Problems with ArrayList under multithreading

1. add(E e) source code

First look at the implementation of the add(E e) method of ArrayList under jdk 1.8:

/**
 * Appends the specified element to the end of this list.
 *
 * @param e element to be appended to this list
 * @return <tt>true</tt> (as specified by {@link Collection#add})
 */
public boolean add(E e) {
    ensureCapacityInternal(size + 1);  // Increments modCount!!
    elementData[size++] = e;
    return true;
}
复制代码

Next, let's analyze in detail the code of each line of this method:

1.1 ensureCapacityInternal(int minCapacity)方法

The source code is:

private void ensureCapacityInternal(int minCapacity) {
    ensureExplicitCapacity(calculateCapacity(elementData, minCapacity));
}
复制代码

The purpose of this method is to expand the original Object[] elementDate array (the bottom layer of ps:ArrayList is implemented with Object[] array), and the incoming parameter int minCapacityrefers to the size of the expanded Object[] array size.

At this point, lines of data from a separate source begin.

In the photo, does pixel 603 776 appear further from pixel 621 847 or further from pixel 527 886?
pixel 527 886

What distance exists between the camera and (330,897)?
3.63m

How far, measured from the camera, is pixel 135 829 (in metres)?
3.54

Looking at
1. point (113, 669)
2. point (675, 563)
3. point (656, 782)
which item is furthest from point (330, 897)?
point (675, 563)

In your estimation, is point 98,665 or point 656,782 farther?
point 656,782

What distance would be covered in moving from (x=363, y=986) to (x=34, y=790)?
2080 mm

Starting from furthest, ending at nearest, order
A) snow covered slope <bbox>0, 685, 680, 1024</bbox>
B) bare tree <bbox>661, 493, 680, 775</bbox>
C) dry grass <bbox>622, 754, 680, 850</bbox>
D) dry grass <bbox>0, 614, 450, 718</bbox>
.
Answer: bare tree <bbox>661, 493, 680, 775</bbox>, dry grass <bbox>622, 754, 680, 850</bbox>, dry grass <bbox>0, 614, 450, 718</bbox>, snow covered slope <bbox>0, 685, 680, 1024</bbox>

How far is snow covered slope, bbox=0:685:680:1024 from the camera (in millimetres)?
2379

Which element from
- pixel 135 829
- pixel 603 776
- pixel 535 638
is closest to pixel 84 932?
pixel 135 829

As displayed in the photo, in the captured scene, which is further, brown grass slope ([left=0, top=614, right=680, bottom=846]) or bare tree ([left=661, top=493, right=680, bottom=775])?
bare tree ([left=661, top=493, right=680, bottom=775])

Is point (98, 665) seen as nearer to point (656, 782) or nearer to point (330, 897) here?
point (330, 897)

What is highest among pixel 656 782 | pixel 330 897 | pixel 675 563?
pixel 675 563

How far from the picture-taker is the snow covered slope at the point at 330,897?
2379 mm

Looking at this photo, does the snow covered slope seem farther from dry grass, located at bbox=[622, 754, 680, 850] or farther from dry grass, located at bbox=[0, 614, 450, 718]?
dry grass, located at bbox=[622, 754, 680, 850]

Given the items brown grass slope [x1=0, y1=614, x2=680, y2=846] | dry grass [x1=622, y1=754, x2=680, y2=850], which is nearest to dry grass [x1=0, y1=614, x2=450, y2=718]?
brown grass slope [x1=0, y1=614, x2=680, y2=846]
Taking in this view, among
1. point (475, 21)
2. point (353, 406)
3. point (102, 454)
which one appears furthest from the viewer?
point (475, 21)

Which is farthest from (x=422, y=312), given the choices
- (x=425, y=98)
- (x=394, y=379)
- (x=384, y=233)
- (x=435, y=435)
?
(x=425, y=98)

Take a closer look at calculateCapacity(Object[] elementData, int minCapacity)how and ensureExplicitCapacity(int minCapacity)how:

1.1.1 calculateCapacity(Object[] elementData, int minCapacity)方法

private static int calculateCapacity(Object[] elementData, int minCapacity) {
    if (elementData == DEFAULTCAPACITY_EMPTY_ELEMENTDATA) {
        return Math.max(DEFAULT_CAPACITY, minCapacity);
    }
    return minCapacity;
}
复制代码

The DEFAULTCAPACITY_EMPTY_ELEMENTDATAsource code here is:

/**
     * Shared empty array instance used for default sized empty instances. We
     * distinguish this from EMPTY_ELEMENTDATA to know how much to inflate when
     * first element is added.
     */
    private static final Object[] DEFAULTCAPACITY_EMPTY_ELEMENTDATA = {};
复制代码

Instead DEFAULT_CAPACITY:

/**
     * Default initial capacity.
     */
    private static final int DEFAULT_CAPACITY = 10;
复制代码

It is also explained here that the capacity of ArrayList is not initialized to 10 at the beginning, but the capacity will become 10 until the first element is added.

1.1.2 ensureExplicitCapacity(int minCapacity)方法

private void ensureExplicitCapacity(int minCapacity) {
    modCount++;

    // overflow-conscious code
    if (minCapacity - elementData.length > 0)
        grow(minCapacity);
}
复制代码

modCount indicates how many times the ArrayList has been changed (if the container ArrayList is changed when the iterator is used to traverse the ArrayList, an error will be reported, which is related to this).

When the parameter passed in minCapacity(as mentioned above, the size passed in here is minCapacitygenerally the size after expansion) is larger than the capacity of the original ArrayList, the capacity will be expanded. (In a special case, if the expanded capacity has exceeded the maximum value of int, the capacity will not be expanded).

In particular, take a look at the scaling method:

1.1.2.1 grow(int minCapacity) - expansion method
/**
 * Increases the capacity to ensure that it can hold at least the
 * number of elements specified by the minimum capacity argument.
 *
 * @param minCapacity the desired minimum capacity
 */
private void grow(int minCapacity) {
    // overflow-conscious code
    int oldCapacity = elementData.length;
    int newCapacity = oldCapacity + (oldCapacity >> 1);
    if (newCapacity - minCapacity < 0)
        newCapacity = minCapacity;
    if (newCapacity - MAX_ARRAY_SIZE > 0)
        newCapacity = hugeCapacity(minCapacity);
    // minCapacity is usually close to size, so this is a win:
    elementData = Arrays.copyOf(elementData, newCapacity);
}
复制代码

很明显,一般而言,扩容后的容量一般是原始容量的1.5倍。但是这里源码判断了if (newCapacity - minCapacity < 0)的情况,那这里为什么要这么判断呢?难道扩容完新容量还会变小吗?答案是存在这种情况的:(参考文章:blog.csdn.net/anglehuap/a… int oldCapacity = Integer.MAX_VALUE-11111111;,根据扩容算法得到int newCapacity = oldCapacity + (oldCapacity >> 1);。输出结果为oldCapacity = 2136372536,而newCapacity = -1090408492,这时候我们新容量等于原来的容量,相当于不扩容。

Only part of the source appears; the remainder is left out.